The nervous chattering of my teeth turns into a chatter from my freezing body. Soon, we're walking down Roman's driveway. I make a turn to head home when he shakes his head and pulls me into his house.

"Where are we going?" I sniffle. "I need go home."

He shakes his head again, pulling me into his house. I don't see his mom anywhere, but he pulls me straight through his house and into his bathroom. He crouches down, opening the cupboard underneath his sink and pulls out Nora's pack of feminine products.

He hands me a square package from the box, wrapped in yellow packaging. "Do you, uh… do you know what to do?"

My cheeks flame, embarrassment hitting me, and now I realize the gnawing is cramps, and they aren't getting any better as time goes on. Only worse. "I know what the heck to do," I snap, even though it's partly a lie. I think I know what to do, living with my sister and mom, and hanging out with Nora. I've just never done it by myself, so I really hope I don't mess something up.

"I'll go get you some clothes." He looks slightly embarrassed himself, and that only makes it worse.

"I should just go home," I whine when Roman starts to close the door.

He shakes his head. "Will you hang out? Just for a little bit? Let me take care of you." His eyes are pleading, his face screwed up in pain.

I stand there for a moment, and we're both staring at each other. "Fine. But my mom needs to know where I am. She'll freak out if she goes to pick us up and Nora is the only one there."

He nods his head and shuts the door. The moment I hear the click, I reach forward and press the small button to lock it. I loosen Roman's coat, letting it fall to the floor and turn around so my backside faces the mirror.

And I sob.

There's a big, circular splotch of red over my butt. A dark but bright red that is unmistakably blood. My sobs are silent but rack my chest and make my ribs hurt. My chest pounds as I grab the fabric around my sides and start inching it up. I continue pulling my dress up until it's around my waist, and my cream-colored panties are showing.

Hooking my thumbs into the waistband, I pull them down and cringe, my eyes watering as I see the stained red inside of them.

I go to the bathroom, wiping myself, hating the red smear that comes away on the toilet paper.

Knock, knock.

"I have some clothes here, and, um, a bag to put your… stuff in. I'll be in my room."

I don't say anything, my embarrassment making my face turn hot and the tears won't stop flowing.

Once I can hear the knowing creaks from the floorboards groaning from his weight as he walks back to his room, I get up, hobble to the door and as quietly as possible, I open the door and pull everything inside. A pair of Nora's underwear sits in between a pair of Roman's sweats and t-shirt. I wouldn't fit in Nora's clothes. I'm too tall and she is too short. Which is probably why he chose his own clothes for me to wear.

I slip everything on, opening the pad and putting the sticky side against my underwear.
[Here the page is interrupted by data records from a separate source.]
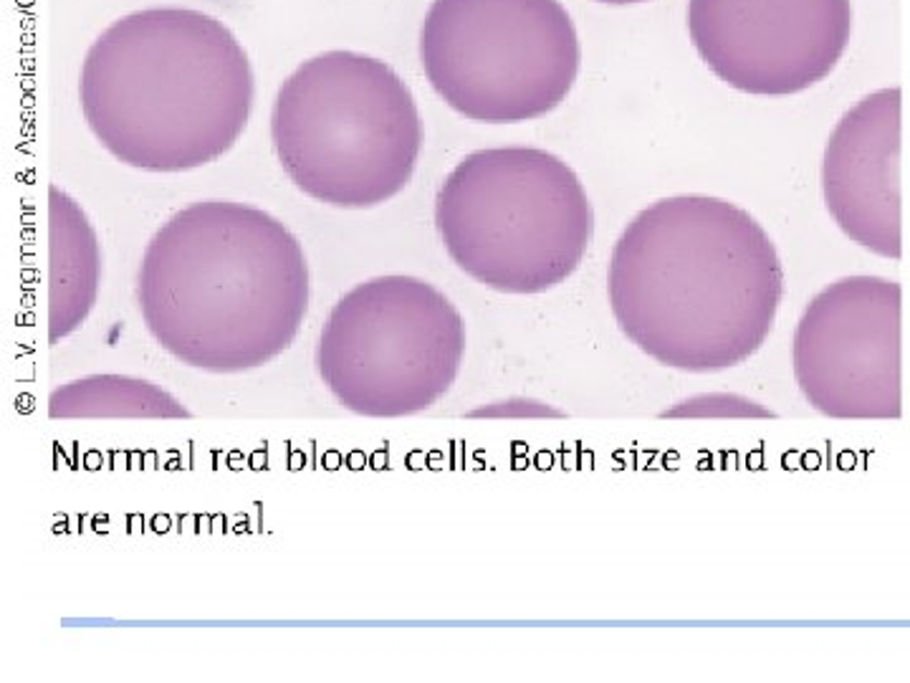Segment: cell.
<instances>
[{
    "instance_id": "obj_3",
    "label": "cell",
    "mask_w": 910,
    "mask_h": 683,
    "mask_svg": "<svg viewBox=\"0 0 910 683\" xmlns=\"http://www.w3.org/2000/svg\"><path fill=\"white\" fill-rule=\"evenodd\" d=\"M253 99L244 44L198 8L122 15L94 38L79 74L88 130L111 157L147 173L215 163L246 132Z\"/></svg>"
},
{
    "instance_id": "obj_10",
    "label": "cell",
    "mask_w": 910,
    "mask_h": 683,
    "mask_svg": "<svg viewBox=\"0 0 910 683\" xmlns=\"http://www.w3.org/2000/svg\"><path fill=\"white\" fill-rule=\"evenodd\" d=\"M900 90L860 99L829 134L823 163L827 211L837 226L883 259L900 248Z\"/></svg>"
},
{
    "instance_id": "obj_9",
    "label": "cell",
    "mask_w": 910,
    "mask_h": 683,
    "mask_svg": "<svg viewBox=\"0 0 910 683\" xmlns=\"http://www.w3.org/2000/svg\"><path fill=\"white\" fill-rule=\"evenodd\" d=\"M688 34L721 82L789 96L832 74L852 36L850 0H688Z\"/></svg>"
},
{
    "instance_id": "obj_4",
    "label": "cell",
    "mask_w": 910,
    "mask_h": 683,
    "mask_svg": "<svg viewBox=\"0 0 910 683\" xmlns=\"http://www.w3.org/2000/svg\"><path fill=\"white\" fill-rule=\"evenodd\" d=\"M271 142L304 196L365 211L413 180L423 119L413 90L388 61L334 48L302 61L279 86Z\"/></svg>"
},
{
    "instance_id": "obj_11",
    "label": "cell",
    "mask_w": 910,
    "mask_h": 683,
    "mask_svg": "<svg viewBox=\"0 0 910 683\" xmlns=\"http://www.w3.org/2000/svg\"><path fill=\"white\" fill-rule=\"evenodd\" d=\"M102 286L99 236L84 208L48 188V342L59 344L92 315Z\"/></svg>"
},
{
    "instance_id": "obj_14",
    "label": "cell",
    "mask_w": 910,
    "mask_h": 683,
    "mask_svg": "<svg viewBox=\"0 0 910 683\" xmlns=\"http://www.w3.org/2000/svg\"><path fill=\"white\" fill-rule=\"evenodd\" d=\"M600 3H610V5H627V3H642V0H600Z\"/></svg>"
},
{
    "instance_id": "obj_13",
    "label": "cell",
    "mask_w": 910,
    "mask_h": 683,
    "mask_svg": "<svg viewBox=\"0 0 910 683\" xmlns=\"http://www.w3.org/2000/svg\"><path fill=\"white\" fill-rule=\"evenodd\" d=\"M741 398H734V396H708V398H696V400H690V403H683L678 410H673L671 413V417H678V415H690V417H706V415H723V417H729V415H734V417H738V415H771V413H767V410H759L756 408V403H748V400H744V403L741 405H736Z\"/></svg>"
},
{
    "instance_id": "obj_5",
    "label": "cell",
    "mask_w": 910,
    "mask_h": 683,
    "mask_svg": "<svg viewBox=\"0 0 910 683\" xmlns=\"http://www.w3.org/2000/svg\"><path fill=\"white\" fill-rule=\"evenodd\" d=\"M435 228L461 271L501 294H544L587 256L594 211L577 173L539 148L465 155L435 196Z\"/></svg>"
},
{
    "instance_id": "obj_6",
    "label": "cell",
    "mask_w": 910,
    "mask_h": 683,
    "mask_svg": "<svg viewBox=\"0 0 910 683\" xmlns=\"http://www.w3.org/2000/svg\"><path fill=\"white\" fill-rule=\"evenodd\" d=\"M421 63L461 117L517 125L567 99L582 46L559 0H433L421 26Z\"/></svg>"
},
{
    "instance_id": "obj_8",
    "label": "cell",
    "mask_w": 910,
    "mask_h": 683,
    "mask_svg": "<svg viewBox=\"0 0 910 683\" xmlns=\"http://www.w3.org/2000/svg\"><path fill=\"white\" fill-rule=\"evenodd\" d=\"M898 281L848 276L823 288L796 325L792 363L807 403L835 421L903 415Z\"/></svg>"
},
{
    "instance_id": "obj_12",
    "label": "cell",
    "mask_w": 910,
    "mask_h": 683,
    "mask_svg": "<svg viewBox=\"0 0 910 683\" xmlns=\"http://www.w3.org/2000/svg\"><path fill=\"white\" fill-rule=\"evenodd\" d=\"M48 417L79 421V417H190L177 400L155 382L130 375H88L48 398Z\"/></svg>"
},
{
    "instance_id": "obj_7",
    "label": "cell",
    "mask_w": 910,
    "mask_h": 683,
    "mask_svg": "<svg viewBox=\"0 0 910 683\" xmlns=\"http://www.w3.org/2000/svg\"><path fill=\"white\" fill-rule=\"evenodd\" d=\"M465 325L440 288L415 276L362 281L329 311L317 344L321 382L365 417L433 408L461 373Z\"/></svg>"
},
{
    "instance_id": "obj_1",
    "label": "cell",
    "mask_w": 910,
    "mask_h": 683,
    "mask_svg": "<svg viewBox=\"0 0 910 683\" xmlns=\"http://www.w3.org/2000/svg\"><path fill=\"white\" fill-rule=\"evenodd\" d=\"M607 292L619 329L658 365L719 373L767 342L784 271L769 233L744 208L675 196L627 223Z\"/></svg>"
},
{
    "instance_id": "obj_2",
    "label": "cell",
    "mask_w": 910,
    "mask_h": 683,
    "mask_svg": "<svg viewBox=\"0 0 910 683\" xmlns=\"http://www.w3.org/2000/svg\"><path fill=\"white\" fill-rule=\"evenodd\" d=\"M147 332L182 365L233 375L292 348L309 309V263L276 215L200 200L150 238L137 271Z\"/></svg>"
}]
</instances>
When I pull them up, I want to sob all over again.

It feels like I'm wearing a fucking diaper.

It feels gross and uncomfortable, but I don't see any other choice. With the small paper bag, I roll up my old underwear and dress, shoving them inside. I hope my mom can get the stain out of the dress. I really liked it.
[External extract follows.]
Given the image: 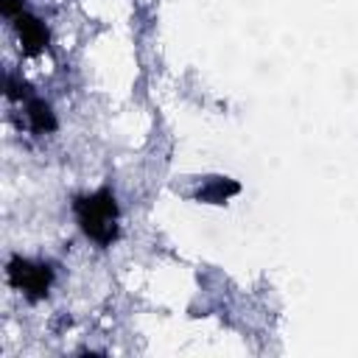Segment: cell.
I'll use <instances>...</instances> for the list:
<instances>
[{"mask_svg": "<svg viewBox=\"0 0 358 358\" xmlns=\"http://www.w3.org/2000/svg\"><path fill=\"white\" fill-rule=\"evenodd\" d=\"M28 123L34 131H53L56 129V117L50 112V106L45 101H28Z\"/></svg>", "mask_w": 358, "mask_h": 358, "instance_id": "4", "label": "cell"}, {"mask_svg": "<svg viewBox=\"0 0 358 358\" xmlns=\"http://www.w3.org/2000/svg\"><path fill=\"white\" fill-rule=\"evenodd\" d=\"M6 277L8 282L22 291L28 299H42L48 296V288H50V280H53V271L42 263H31V260H22V257H11L8 266H6Z\"/></svg>", "mask_w": 358, "mask_h": 358, "instance_id": "2", "label": "cell"}, {"mask_svg": "<svg viewBox=\"0 0 358 358\" xmlns=\"http://www.w3.org/2000/svg\"><path fill=\"white\" fill-rule=\"evenodd\" d=\"M14 28H17L20 42H22V50H25L28 56L45 50V45H48V28H45L36 17H31L28 11H22V14L14 17Z\"/></svg>", "mask_w": 358, "mask_h": 358, "instance_id": "3", "label": "cell"}, {"mask_svg": "<svg viewBox=\"0 0 358 358\" xmlns=\"http://www.w3.org/2000/svg\"><path fill=\"white\" fill-rule=\"evenodd\" d=\"M76 218H78L84 235L101 246H109L117 238V204L106 187H101L90 196H78Z\"/></svg>", "mask_w": 358, "mask_h": 358, "instance_id": "1", "label": "cell"}, {"mask_svg": "<svg viewBox=\"0 0 358 358\" xmlns=\"http://www.w3.org/2000/svg\"><path fill=\"white\" fill-rule=\"evenodd\" d=\"M0 8H3V14H6V17H11V20H14L17 14H22V11H25L22 0H3V3H0Z\"/></svg>", "mask_w": 358, "mask_h": 358, "instance_id": "5", "label": "cell"}]
</instances>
I open up the bathroom door, and there stands Goldie. I'm sure my eyes are red-rimmed and puffy, but the sympathetic expression on her face makes me think she already knows what's going on.

"Oh, honey. I'm so sorry that had to happen tonight." She pulls me into her arms and squeezes me tight. "I'm going to pick up Nora, so your mom doesn't have to. Your mom did want you home in a couple hours, though, if you wanted to hang out here for a while longer." She has a knowing expression on her face, and all I can do is nod. Like she knows everything.

She knows us.

"Okay, you let me know if you need anything."